Benchmarks
Retrieval quality, task success, and context quality across 10 benchmark scenarios evaluated on real production episodes from cloud-infrastructure engineering.
Evaluation Plan
Three conditions (A/B/C) across 10 benchmark scenarios drawn from real production work. The published April 16, 2026 results below come from real production episodes from cloud-infrastructure engineering work.
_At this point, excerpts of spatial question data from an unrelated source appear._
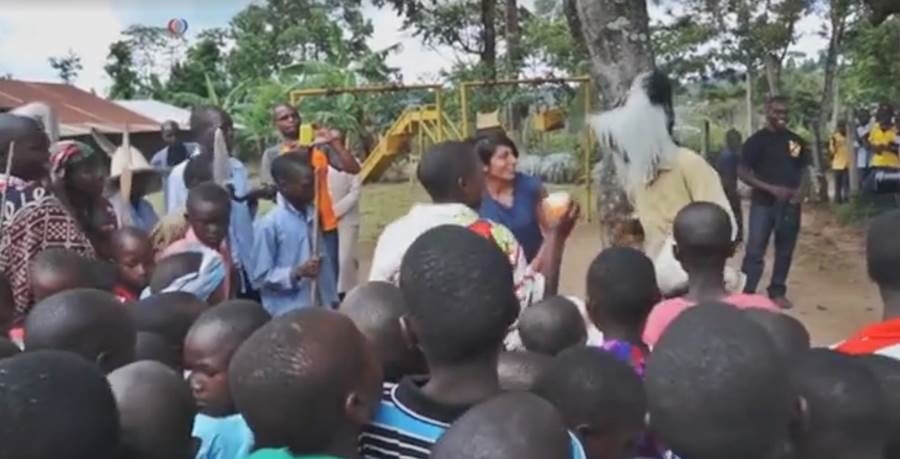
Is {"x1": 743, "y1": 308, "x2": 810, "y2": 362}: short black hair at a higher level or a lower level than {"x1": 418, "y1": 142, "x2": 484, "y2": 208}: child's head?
lower

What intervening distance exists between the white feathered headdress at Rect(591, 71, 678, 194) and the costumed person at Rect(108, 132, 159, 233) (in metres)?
2.00

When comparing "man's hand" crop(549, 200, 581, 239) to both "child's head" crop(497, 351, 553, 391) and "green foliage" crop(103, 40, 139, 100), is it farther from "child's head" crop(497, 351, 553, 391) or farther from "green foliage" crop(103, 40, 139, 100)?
"green foliage" crop(103, 40, 139, 100)

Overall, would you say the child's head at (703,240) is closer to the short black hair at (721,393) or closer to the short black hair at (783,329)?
the short black hair at (783,329)

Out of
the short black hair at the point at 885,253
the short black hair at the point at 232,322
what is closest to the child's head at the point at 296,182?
the short black hair at the point at 232,322

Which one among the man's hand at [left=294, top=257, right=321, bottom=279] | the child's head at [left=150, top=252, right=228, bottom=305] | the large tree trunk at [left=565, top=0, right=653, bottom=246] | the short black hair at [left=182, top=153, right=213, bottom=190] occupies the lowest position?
the man's hand at [left=294, top=257, right=321, bottom=279]

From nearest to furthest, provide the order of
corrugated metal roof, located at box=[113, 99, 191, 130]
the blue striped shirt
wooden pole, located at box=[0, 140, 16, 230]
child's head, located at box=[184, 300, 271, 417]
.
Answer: the blue striped shirt < child's head, located at box=[184, 300, 271, 417] < wooden pole, located at box=[0, 140, 16, 230] < corrugated metal roof, located at box=[113, 99, 191, 130]

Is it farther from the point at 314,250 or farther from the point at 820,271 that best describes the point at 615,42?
the point at 820,271

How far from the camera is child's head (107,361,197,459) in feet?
7.06

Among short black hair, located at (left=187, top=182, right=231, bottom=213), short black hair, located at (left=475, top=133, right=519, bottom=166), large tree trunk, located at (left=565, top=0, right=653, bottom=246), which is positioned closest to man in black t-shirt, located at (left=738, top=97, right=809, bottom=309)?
large tree trunk, located at (left=565, top=0, right=653, bottom=246)

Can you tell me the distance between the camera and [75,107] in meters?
27.0

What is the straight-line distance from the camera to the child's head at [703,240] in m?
3.29

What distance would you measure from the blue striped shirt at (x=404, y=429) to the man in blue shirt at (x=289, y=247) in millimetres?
2863

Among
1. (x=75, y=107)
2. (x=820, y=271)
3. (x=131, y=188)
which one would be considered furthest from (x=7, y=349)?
(x=75, y=107)

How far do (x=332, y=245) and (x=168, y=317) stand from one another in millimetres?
3161
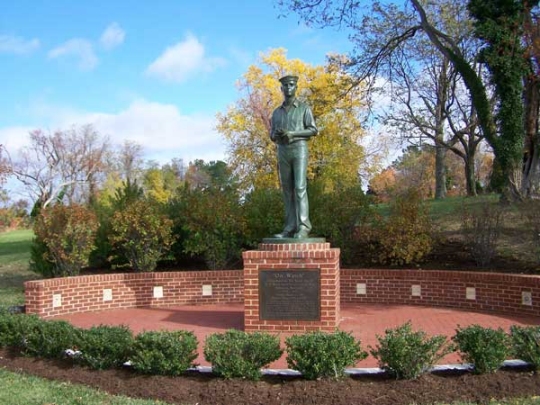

Scope Of The Published Results
These benchmark runs use real production episodes from cloud-infrastructure engineering work. Tasks are drawn from actual engineering sessions covering debugging, architecture, compliance, and documentation scenarios. Results reflect how Borg performs on the kinds of work it was built to support.
Three Conditions
| Condition | Description |
|---|---|
| A: No memory | LLM with no Borg context (baseline) |
| B: Simple retrieval | Top-10 vector-similar episodes injected as raw text |
| C: Borg compiled | Full online pipeline: classify → retrieve → rank → compile |
10 Benchmark Tasks
| # | Task | Type | Expected Memory |
|---|---|---|---|
| 1 | Diagnose API gateway 502 errors | debug | Prior auth failures, gateway error patterns, retry behavior |
| 2 | Event bus remediation architecture | architecture | Event bus topology, remediation decisions, integration patterns |
| 3 | Event-sync scoping decision | compliance | Scoping episodes, approval decisions, change boundaries |
| 4 | Agent query service purpose and architecture | writing | Agent query design, service purpose, architectural context |
| 5 | Trace message bus 40100 unauthorized errors | debug | Auth error episodes, token acquisition patterns, message bus facts |
| 6 | MCP gateway authentication architecture | architecture | Auth system entities, token flow facts, integration boundaries |
| 7 | Event bus token acquisition change rationale | debug | Token acquisition episodes, change rationale, prior decisions |
| 8 | Platform app CI security audit fix | compliance | CI audit episodes, security findings, remediation decisions |
| 9 | MCP gateway debugging pattern | debug | Debug procedure patterns, error resolution history, replay steps |
| 10 | Bulk event bus remediation architecture | architecture | Bulk remediation design, event bus entities, deployment facts |
Metrics
| Metric | How Measured |
|---|---|
| Task success | Did the LLM produce a correct, useful response? (binary) |
| Retrieval precision | % of injected items that were actually needed |
| Stale fact rate | % of injected items that were outdated or superseded |
| Irrelevant inclusion | % of injected items unrelated to the task |
| Context token cost | Total tokens injected |
| Latency | End-to-end time from query to compiled output (ms) |
| Explainability | Can the audit log explain every selection/rejection? |
Decision Criteria
The original criteria focused on retrieval precision and token reduction. The real-production results show those were the wrong primary metrics for this use case. Task success and stale rate reduction are what actually matter in production engineering workflows.
Result: Proceed. C achieves 10/10 task success (vs 8/10 for B), 78% lower stale fact rate, and 61% less irrelevant content. The compiled context thesis is confirmed on real production data.
Revised threshold: The meaningful bar is task success parity or improvement alongside a meaningful reduction in stale and irrelevant content — not token count reduction per se.
Honest Caveats
- Self-reported results from a single evaluator model on a single domain (cloud infrastructure / platform engineering). Not externally reproduced.
- 10 tasks is a small N. Confidence intervals are wide; treat absolute numbers as directional, not definitive.
- Same LLM family used for task answering and grading — risks circularity. An independent judge model would strengthen the claim.
- Full per-task inputs, outputs, and grader reasoning live in
bench/results/report.mdon GitHub for audit.
Published Results
| Metric | A: No Memory | B: Simple Retrieval | C: Borg Compiled |
|---|---|---|---|
| Task Success | 0/10 | 8/10 | 10/10 |
| Retrieval Precision | 6.0% | 81.0% | 91.3% |
| Stale Fact Rate | 0.0% | 11.5% | 2.5% |
| Irrelevant Rate | 69.5% | 11.5% | 4.5% |
| Knowledge Coverage | 8.5% | 78.2% | 90.8% |
| Avg Context Tokens | 0 | 2,806 | 3,026 |
Borg's compiled context achieves 10/10 task success versus 8/10 for vector RAG and 0/10 for no memory. The key advantage is quality, not compression: a 78% lower stale fact rate (0.025 vs 0.115) and 61% less irrelevant content (0.045 vs 0.115), with 16% higher knowledge coverage (0.908 vs 0.782). Context token counts are comparable between B and C (2,806 vs 3,026), confirming that the gain comes from what is included, not from using fewer tokens.